For land buyers, CDC eligibility is a value attribute the listing will not tell you. Two similar lots a street apart can sit on opposite sides of a heritage conservation boundary or a flood layer, and carry a two-month difference in approval timing and a very different consultant bill.
For anyone selling to the residential construction market, the two tracks are different lead pools. A DA is public for weeks while it is assessed. A CDC appears determined, days after lodgement, and the builder is mobilising now. If your pipeline only watches DAs, you are blind to the fastest-moving 45% of the market. Both tracks are in our data, flagged by pathway.
FAQ
What share of NSW applications are CDCs? Across our full window (April 2021 to July 2026), 36.6% of NSW new-proposal applications were complying development certificates. The share has risen every year: 25.5% in 2021, 40.2% in 2024, 41.5% in 2025, and 45.3% for 2026 lodgements to 11 July.

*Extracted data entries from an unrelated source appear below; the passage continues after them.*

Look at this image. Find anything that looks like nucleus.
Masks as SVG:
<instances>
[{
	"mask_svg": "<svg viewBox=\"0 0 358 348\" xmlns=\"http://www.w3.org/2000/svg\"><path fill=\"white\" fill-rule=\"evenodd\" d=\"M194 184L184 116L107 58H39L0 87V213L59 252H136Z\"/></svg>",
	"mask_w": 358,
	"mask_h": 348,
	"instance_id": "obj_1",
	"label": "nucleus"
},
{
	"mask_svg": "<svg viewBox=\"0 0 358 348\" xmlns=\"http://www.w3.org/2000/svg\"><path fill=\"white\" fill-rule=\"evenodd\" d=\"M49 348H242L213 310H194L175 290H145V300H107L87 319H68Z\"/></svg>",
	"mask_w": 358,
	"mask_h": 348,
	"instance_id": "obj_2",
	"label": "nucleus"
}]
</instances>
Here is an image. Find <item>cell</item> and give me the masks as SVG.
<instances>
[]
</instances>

How much faster is a CDC than a DA in NSW? In our data the median CDC is determined 5 days after lodgement; the median DA takes 57 days. At the slow end the gap widens: the 90th percentile is 55 days for CDCs and 196 days for DAs. CDC timelines partly reflect pre-lodgement work with the certifier, so treat them as pathway timing, not assessment effort.
Are CDC volumes actually growing, or is the DA market just shrinking? Both. Comparing full years, CDC lodgements rose from 35,595 (2022) to 39,510 (2025) while DA lodgements fell from 72,850 to 55,718. The share shift is driven from both sides.
Can any house be built as complying development? No. The lot must be in the right residential zone, meet minimum lot size and width for the dwelling type, and avoid a list of hard exclusions (heritage items and conservation areas, certain acid sulfate soil classes, environmentally sensitive land and others), and the design must stay inside the Housing Code envelope. An indicative screen for any address is free at /solutions/cdc-pathway-check/.
Where does this data come from? From the DA Leads national application database, which ingests the NSW Planning Portal's public application data daily and normalises every record onto a cross-state pathway taxonomy. Figures in this article were computed on 13 July 2026 over 518,114 NSW new-proposal applications lodged between 9 April 2021 and 11 July 2026.